あの日あの時...あの場所で






俺達が引き継ぐにはやらなきゃならねぇことが山積みだった。


源治さん達世代の人達への挨拶が一番厄介で、あの人達に合わせるとどうしてもおそい時間になっちまって、寝る時間を削る事になってる。

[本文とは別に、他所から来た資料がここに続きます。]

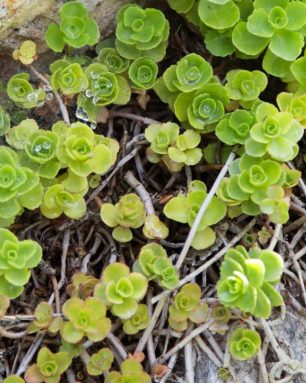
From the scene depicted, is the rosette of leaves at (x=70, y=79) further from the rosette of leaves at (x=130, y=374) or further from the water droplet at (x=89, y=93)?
the rosette of leaves at (x=130, y=374)

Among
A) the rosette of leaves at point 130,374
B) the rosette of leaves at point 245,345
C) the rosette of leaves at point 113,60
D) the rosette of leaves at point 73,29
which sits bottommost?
the rosette of leaves at point 245,345

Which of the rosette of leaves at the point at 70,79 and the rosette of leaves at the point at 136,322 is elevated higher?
the rosette of leaves at the point at 70,79

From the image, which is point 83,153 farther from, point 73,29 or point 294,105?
point 294,105

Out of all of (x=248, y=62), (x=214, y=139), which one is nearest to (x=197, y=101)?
(x=214, y=139)

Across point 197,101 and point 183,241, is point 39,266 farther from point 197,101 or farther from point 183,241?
point 197,101

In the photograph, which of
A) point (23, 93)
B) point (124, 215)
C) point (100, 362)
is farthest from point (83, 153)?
point (100, 362)

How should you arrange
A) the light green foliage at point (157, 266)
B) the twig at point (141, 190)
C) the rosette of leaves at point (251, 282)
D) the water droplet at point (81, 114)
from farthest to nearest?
1. the water droplet at point (81, 114)
2. the twig at point (141, 190)
3. the light green foliage at point (157, 266)
4. the rosette of leaves at point (251, 282)

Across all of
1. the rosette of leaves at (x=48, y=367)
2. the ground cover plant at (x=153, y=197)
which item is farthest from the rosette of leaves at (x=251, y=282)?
the rosette of leaves at (x=48, y=367)
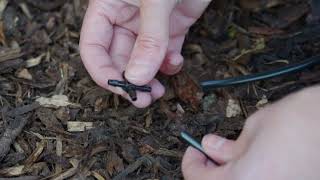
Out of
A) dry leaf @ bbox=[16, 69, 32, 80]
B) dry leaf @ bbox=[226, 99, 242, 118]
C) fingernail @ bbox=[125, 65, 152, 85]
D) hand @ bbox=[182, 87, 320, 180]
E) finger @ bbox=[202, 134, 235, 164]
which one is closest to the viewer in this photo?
hand @ bbox=[182, 87, 320, 180]

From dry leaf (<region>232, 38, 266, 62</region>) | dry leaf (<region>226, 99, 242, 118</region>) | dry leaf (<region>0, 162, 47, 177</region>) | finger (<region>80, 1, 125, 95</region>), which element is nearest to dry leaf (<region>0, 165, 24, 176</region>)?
dry leaf (<region>0, 162, 47, 177</region>)

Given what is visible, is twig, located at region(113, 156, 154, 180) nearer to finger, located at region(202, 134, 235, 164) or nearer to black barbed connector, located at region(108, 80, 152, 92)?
black barbed connector, located at region(108, 80, 152, 92)

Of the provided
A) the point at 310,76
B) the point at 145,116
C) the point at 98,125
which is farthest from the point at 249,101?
the point at 98,125

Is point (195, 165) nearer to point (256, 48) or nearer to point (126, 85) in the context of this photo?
point (126, 85)

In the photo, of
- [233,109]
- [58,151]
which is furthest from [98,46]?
[233,109]

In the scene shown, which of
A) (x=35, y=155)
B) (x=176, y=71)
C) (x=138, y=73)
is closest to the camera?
(x=138, y=73)

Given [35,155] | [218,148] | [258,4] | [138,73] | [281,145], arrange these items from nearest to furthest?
[281,145], [218,148], [138,73], [35,155], [258,4]

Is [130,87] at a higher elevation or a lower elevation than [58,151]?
higher

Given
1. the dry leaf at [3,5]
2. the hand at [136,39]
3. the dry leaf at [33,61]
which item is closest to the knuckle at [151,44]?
the hand at [136,39]
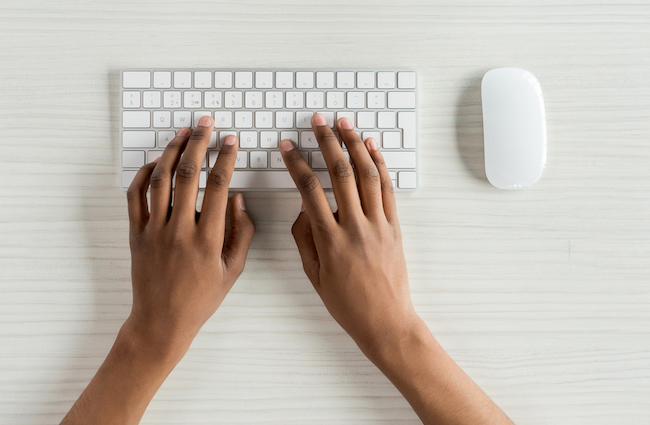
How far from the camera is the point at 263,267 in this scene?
75 centimetres

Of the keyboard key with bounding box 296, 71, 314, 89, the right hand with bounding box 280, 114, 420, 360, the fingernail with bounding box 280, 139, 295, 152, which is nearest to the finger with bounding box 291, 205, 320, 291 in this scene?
the right hand with bounding box 280, 114, 420, 360

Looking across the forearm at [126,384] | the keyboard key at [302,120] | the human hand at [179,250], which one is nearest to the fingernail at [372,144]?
the keyboard key at [302,120]

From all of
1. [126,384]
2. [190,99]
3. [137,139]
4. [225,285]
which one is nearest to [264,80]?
[190,99]

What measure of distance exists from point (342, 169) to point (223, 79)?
26 centimetres

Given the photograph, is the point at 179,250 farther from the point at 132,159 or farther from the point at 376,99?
the point at 376,99

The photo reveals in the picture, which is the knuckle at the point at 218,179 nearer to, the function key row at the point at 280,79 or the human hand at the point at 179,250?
the human hand at the point at 179,250

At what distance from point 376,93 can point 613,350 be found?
0.59 m

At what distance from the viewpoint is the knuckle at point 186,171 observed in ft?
2.20

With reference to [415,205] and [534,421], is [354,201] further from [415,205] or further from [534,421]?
[534,421]

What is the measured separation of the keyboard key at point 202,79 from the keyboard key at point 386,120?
0.95 ft

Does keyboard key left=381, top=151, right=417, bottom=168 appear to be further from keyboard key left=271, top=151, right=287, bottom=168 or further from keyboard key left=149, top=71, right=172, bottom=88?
keyboard key left=149, top=71, right=172, bottom=88

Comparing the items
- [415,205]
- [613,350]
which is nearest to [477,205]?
[415,205]

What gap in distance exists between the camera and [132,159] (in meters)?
0.73

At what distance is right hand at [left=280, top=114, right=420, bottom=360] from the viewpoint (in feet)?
2.22
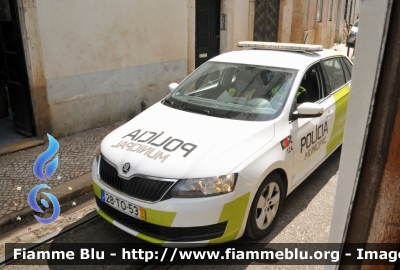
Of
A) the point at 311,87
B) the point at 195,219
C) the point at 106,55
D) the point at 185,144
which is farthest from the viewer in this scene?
the point at 106,55

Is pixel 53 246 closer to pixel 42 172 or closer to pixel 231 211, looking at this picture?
pixel 42 172

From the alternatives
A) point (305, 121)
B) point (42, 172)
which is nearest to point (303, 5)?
point (305, 121)

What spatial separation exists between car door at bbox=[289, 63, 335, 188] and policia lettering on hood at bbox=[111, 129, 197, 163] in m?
1.17

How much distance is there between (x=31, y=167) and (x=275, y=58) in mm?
3522

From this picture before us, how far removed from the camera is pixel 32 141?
229 inches

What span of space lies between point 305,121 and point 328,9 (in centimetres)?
1572

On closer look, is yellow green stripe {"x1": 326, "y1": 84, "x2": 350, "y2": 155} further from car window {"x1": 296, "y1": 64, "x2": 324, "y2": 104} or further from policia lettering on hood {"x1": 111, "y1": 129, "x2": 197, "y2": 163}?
policia lettering on hood {"x1": 111, "y1": 129, "x2": 197, "y2": 163}

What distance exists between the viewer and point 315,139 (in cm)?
415

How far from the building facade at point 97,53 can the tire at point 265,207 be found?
13.2 feet

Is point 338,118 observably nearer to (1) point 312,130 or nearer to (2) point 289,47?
(1) point 312,130

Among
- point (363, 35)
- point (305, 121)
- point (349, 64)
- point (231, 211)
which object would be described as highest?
point (363, 35)

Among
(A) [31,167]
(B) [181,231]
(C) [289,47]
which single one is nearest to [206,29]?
(C) [289,47]

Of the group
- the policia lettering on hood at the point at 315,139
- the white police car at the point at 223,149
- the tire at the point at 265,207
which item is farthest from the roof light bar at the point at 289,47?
the tire at the point at 265,207

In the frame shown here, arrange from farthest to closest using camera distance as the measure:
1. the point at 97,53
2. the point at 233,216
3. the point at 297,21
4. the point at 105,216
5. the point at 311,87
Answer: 1. the point at 297,21
2. the point at 97,53
3. the point at 311,87
4. the point at 105,216
5. the point at 233,216
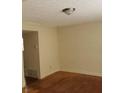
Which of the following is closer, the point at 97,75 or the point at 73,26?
the point at 97,75

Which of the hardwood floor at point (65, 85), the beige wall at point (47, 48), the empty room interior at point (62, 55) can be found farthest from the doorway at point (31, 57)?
the hardwood floor at point (65, 85)

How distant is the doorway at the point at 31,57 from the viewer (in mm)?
4328

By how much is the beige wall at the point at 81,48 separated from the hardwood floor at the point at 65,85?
53cm

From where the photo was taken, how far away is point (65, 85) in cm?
378

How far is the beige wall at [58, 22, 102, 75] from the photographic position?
15.1 feet

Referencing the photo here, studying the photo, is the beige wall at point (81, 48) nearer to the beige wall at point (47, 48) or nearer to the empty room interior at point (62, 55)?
the empty room interior at point (62, 55)

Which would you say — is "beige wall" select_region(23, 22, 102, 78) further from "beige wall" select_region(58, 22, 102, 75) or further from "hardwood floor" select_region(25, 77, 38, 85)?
"hardwood floor" select_region(25, 77, 38, 85)
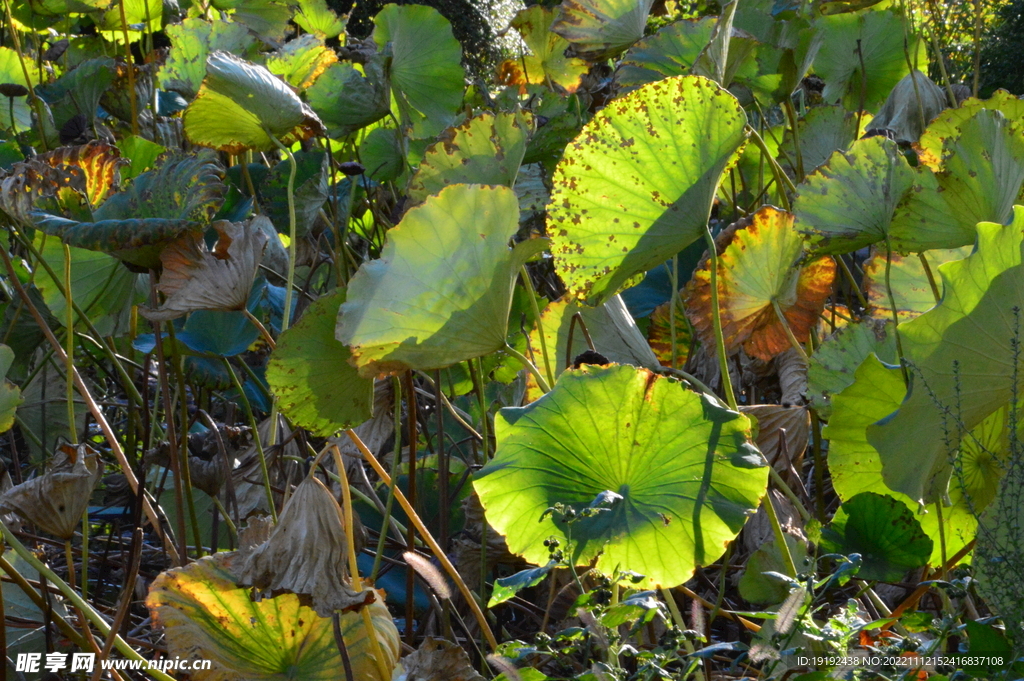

だけど、筋を通さなきゃあの場所は譲ってもらえねぇし、認めても貰えねぇ。


覚悟とやる気と気合いで、いまはそれを乗り切ろうとしてる。


憧れてたあの場所を手に入れる為に、俺も夏樹も今は居ねぇ大翔も駆けずり回ってる。


だから、この所三人揃って寝不足だ。



ま、明け方から少し眠ってはいるんだけどな。


どうしても日中にうとうとしちまう。


おかげで、回らねぇ頭で余計なことも考えちまうんだろうけどな。



「眠いなら、少し眠って良いよ」

瑠樹がポンポンと自分の膝を叩く。


「...ああ、そうする」

せっかくのチャンスは逃がさねぇ。


俺は口角をクイッと上げて、瑠樹の膝へと頭を乗せた。


柔らかくて温かい瑠樹の膝に欲情しそうになる。


ダメだダメだ.....無心だ。


目を瞑って腕を組むと小さく数回深呼吸をした。


「おやすみなさい」

瑠樹の愛らしい声に、


「...ああ」

と返して、俺は眠りへと誘われる。


本当なら膝枕を堪能する所だが、マジで眠かった。


瑠樹の温もりに誘われるように意識は途切れた。





「羨ましいですね」

と微笑ましそうにこちらを見て微笑む夏樹と、


「いつも、お疲れなんだね」

俺の髪を撫でる瑠樹の会話なんて俺には届いていなかった。